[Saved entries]
● ● ● ●
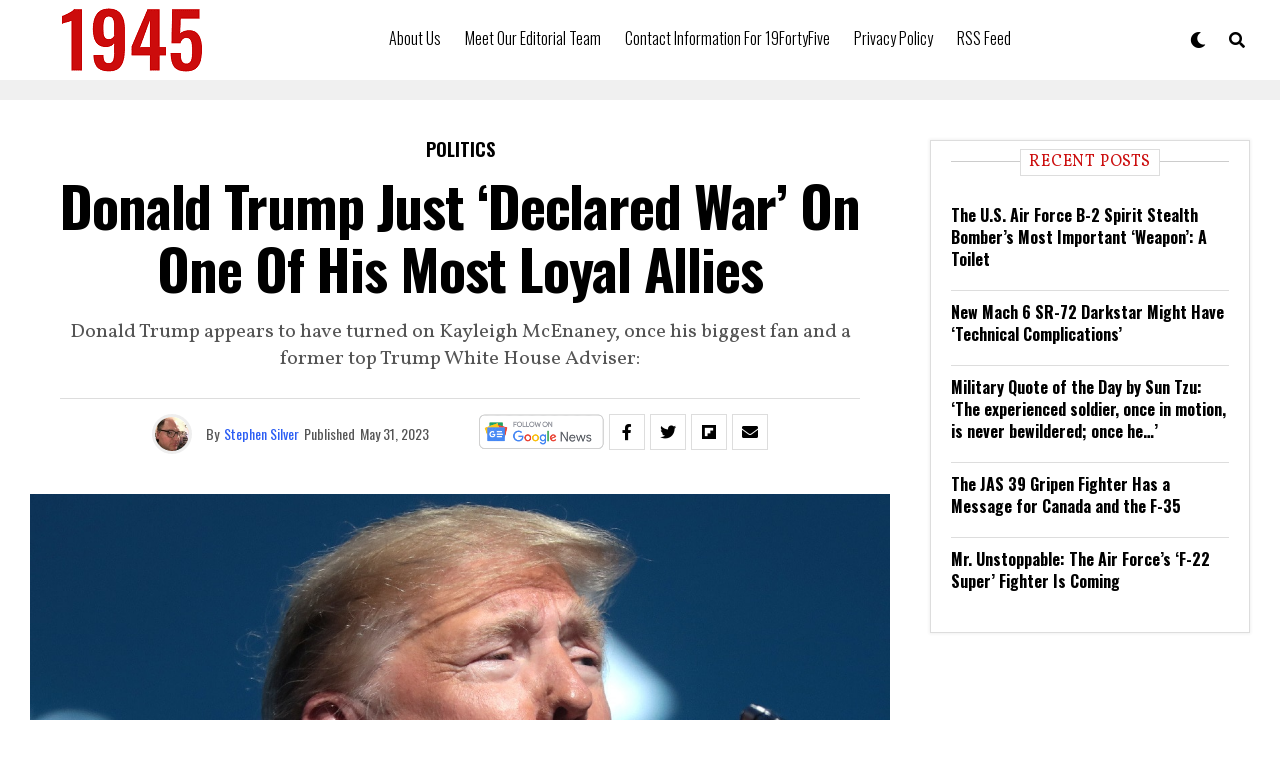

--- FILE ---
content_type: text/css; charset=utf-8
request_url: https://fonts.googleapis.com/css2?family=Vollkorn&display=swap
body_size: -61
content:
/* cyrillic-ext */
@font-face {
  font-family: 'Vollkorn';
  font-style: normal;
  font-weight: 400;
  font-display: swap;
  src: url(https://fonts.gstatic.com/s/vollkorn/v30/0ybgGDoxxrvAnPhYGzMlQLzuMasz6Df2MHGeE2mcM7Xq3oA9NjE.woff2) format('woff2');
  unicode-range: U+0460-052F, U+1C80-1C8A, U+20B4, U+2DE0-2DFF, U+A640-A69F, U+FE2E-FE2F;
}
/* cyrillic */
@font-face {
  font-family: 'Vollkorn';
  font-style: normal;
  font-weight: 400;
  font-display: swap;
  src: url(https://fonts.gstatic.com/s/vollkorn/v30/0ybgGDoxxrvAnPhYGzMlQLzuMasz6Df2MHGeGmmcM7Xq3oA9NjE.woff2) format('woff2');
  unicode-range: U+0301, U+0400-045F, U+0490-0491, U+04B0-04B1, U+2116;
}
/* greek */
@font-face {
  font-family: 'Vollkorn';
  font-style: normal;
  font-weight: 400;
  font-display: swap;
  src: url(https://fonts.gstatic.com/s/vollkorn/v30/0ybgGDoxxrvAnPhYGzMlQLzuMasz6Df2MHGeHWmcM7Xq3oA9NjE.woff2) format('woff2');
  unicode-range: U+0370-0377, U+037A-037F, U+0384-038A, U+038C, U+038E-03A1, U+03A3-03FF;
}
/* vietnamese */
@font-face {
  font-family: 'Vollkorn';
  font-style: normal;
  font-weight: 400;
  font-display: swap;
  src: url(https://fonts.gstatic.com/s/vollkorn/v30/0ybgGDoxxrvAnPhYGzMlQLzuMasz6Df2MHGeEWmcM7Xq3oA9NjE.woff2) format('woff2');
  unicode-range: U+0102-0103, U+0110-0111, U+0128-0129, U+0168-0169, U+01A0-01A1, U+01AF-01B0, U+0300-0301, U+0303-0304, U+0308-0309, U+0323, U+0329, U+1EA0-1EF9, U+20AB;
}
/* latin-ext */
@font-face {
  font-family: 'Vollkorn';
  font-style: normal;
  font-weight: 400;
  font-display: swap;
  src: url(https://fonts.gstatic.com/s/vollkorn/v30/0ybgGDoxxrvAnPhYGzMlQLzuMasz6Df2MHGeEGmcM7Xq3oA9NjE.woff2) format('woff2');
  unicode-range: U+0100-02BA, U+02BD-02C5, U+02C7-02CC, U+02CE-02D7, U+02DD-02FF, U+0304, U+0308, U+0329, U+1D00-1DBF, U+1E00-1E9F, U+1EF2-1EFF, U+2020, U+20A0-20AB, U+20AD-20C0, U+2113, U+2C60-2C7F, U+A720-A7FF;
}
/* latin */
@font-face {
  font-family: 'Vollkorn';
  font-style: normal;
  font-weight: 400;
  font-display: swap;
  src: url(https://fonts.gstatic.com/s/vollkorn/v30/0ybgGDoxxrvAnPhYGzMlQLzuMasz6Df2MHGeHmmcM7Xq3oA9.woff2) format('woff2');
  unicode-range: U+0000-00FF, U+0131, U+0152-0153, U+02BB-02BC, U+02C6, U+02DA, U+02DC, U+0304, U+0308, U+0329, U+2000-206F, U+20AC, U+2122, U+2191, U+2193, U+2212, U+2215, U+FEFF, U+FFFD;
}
● ● ● ●
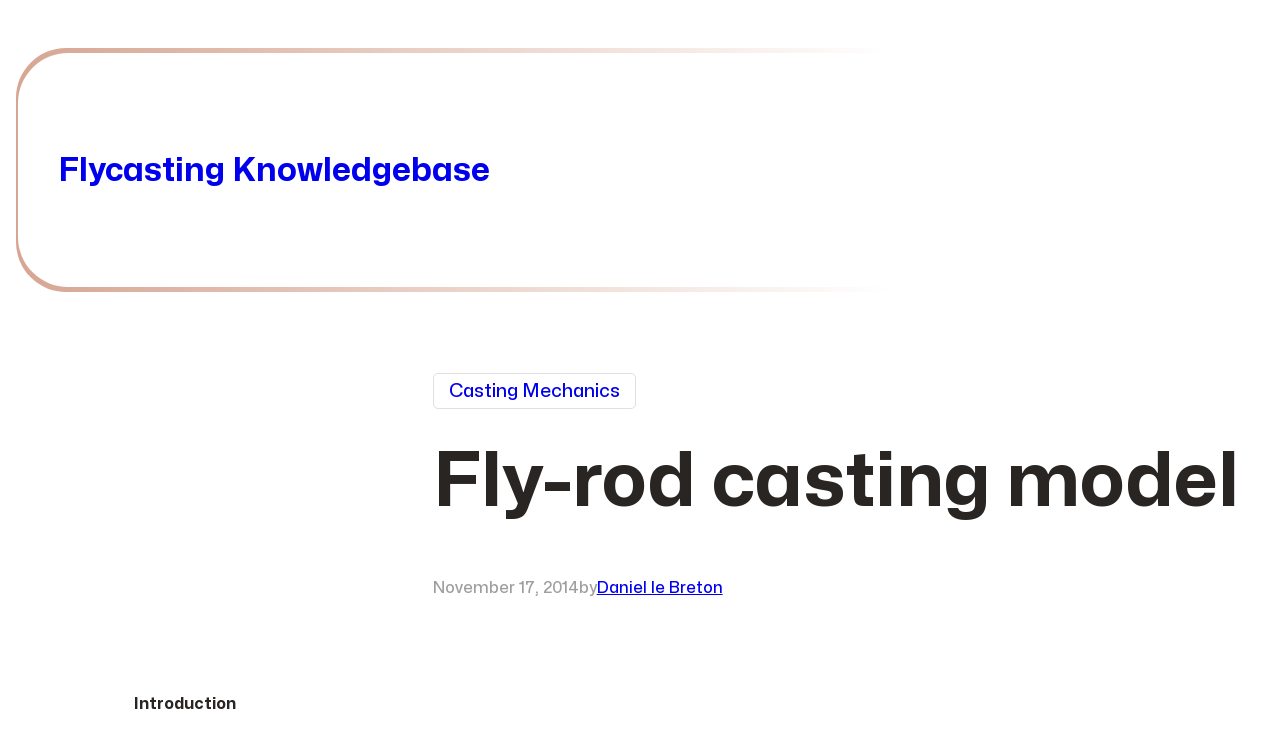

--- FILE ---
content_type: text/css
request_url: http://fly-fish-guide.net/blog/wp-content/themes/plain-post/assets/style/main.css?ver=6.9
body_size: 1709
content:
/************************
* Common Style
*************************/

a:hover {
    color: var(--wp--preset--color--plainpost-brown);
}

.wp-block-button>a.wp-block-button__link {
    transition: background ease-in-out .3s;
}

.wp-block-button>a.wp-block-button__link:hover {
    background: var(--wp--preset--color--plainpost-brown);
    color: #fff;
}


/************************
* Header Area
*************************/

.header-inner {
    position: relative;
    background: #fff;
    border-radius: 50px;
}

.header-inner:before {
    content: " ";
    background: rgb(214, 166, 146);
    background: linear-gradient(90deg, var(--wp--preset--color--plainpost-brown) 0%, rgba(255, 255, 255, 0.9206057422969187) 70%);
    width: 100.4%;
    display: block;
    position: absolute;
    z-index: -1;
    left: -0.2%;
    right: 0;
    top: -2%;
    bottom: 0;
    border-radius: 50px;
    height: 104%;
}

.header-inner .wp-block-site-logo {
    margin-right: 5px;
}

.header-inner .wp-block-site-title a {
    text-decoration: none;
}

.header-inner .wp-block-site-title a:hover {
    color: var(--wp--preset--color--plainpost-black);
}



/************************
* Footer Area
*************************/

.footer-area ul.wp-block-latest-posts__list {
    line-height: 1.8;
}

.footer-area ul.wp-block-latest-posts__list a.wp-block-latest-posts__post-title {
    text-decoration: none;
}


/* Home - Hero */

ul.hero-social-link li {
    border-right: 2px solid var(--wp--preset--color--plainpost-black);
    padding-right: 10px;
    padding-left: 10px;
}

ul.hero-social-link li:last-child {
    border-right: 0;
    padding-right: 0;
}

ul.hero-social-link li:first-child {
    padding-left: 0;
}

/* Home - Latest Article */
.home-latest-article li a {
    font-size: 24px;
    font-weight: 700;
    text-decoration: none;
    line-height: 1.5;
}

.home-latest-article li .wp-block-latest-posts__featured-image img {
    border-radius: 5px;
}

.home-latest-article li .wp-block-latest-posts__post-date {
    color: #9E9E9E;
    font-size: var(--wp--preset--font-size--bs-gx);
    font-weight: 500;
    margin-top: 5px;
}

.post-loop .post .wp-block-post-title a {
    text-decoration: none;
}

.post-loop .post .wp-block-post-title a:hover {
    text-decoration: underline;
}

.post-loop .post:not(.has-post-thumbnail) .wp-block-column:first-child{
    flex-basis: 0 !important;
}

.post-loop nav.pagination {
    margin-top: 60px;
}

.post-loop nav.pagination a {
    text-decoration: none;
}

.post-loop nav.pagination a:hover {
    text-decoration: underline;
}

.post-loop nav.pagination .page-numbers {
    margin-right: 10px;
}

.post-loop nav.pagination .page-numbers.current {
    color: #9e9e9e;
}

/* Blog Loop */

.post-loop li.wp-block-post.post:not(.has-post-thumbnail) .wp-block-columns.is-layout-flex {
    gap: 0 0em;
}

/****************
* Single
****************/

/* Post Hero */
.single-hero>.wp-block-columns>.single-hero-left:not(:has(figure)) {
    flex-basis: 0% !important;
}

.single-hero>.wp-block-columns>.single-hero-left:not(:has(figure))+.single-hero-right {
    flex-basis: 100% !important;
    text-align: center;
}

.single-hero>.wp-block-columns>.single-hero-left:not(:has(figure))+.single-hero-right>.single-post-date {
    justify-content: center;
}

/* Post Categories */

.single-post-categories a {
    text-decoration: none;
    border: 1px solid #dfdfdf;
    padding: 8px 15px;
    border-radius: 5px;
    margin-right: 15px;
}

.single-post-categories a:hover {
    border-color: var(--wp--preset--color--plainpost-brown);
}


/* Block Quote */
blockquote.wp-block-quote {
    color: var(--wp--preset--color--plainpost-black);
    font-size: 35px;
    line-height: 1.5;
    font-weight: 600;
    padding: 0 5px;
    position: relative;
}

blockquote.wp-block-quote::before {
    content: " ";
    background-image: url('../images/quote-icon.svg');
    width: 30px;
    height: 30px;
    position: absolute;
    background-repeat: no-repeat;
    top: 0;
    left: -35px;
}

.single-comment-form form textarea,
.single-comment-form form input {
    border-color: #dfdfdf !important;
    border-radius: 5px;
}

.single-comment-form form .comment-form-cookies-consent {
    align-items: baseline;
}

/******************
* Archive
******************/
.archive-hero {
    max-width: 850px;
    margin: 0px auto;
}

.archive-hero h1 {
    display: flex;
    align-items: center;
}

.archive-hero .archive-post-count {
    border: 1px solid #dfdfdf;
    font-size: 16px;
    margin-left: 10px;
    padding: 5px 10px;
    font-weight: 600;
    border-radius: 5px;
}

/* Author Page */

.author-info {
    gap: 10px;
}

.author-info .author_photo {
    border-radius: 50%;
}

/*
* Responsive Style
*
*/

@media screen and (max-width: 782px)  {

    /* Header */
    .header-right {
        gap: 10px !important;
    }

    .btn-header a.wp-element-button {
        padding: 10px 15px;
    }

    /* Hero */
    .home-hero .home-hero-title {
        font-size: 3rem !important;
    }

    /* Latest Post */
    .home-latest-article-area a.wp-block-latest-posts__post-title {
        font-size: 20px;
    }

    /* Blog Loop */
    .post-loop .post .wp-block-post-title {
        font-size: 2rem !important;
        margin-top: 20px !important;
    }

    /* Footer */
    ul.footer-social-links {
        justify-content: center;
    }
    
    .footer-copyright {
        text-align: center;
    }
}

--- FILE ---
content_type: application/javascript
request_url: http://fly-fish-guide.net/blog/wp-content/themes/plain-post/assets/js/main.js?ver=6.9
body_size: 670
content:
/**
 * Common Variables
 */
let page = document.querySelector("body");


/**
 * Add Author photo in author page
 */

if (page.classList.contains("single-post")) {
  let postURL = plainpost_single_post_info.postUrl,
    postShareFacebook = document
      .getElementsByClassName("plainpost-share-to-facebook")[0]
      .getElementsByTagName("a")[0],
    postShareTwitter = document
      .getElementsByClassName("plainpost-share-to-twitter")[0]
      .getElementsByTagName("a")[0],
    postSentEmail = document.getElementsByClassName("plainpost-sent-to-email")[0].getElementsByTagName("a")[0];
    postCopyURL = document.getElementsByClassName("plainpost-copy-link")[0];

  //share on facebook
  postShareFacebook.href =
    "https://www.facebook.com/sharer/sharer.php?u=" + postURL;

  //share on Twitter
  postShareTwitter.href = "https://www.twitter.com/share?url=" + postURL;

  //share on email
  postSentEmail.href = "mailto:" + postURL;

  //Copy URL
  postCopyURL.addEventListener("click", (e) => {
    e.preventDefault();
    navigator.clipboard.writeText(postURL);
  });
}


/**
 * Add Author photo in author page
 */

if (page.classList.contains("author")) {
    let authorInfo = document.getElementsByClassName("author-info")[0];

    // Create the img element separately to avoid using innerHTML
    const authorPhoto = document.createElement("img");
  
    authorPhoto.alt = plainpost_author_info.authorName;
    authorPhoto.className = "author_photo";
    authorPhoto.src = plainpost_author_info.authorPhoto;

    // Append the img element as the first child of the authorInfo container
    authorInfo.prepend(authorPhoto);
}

● ● ● ●
# Problem details:
When a line of the records holds the word "authorPhoto", copy that line.

# Exercise answer:
    const authorPhoto = document.createElement("img");
    authorPhoto.alt = plainpost_author_info.authorName;
    authorPhoto.className = "author_photo";
    authorPhoto.src = plainpost_author_info.authorPhoto;
    authorInfo.prepend(authorPhoto);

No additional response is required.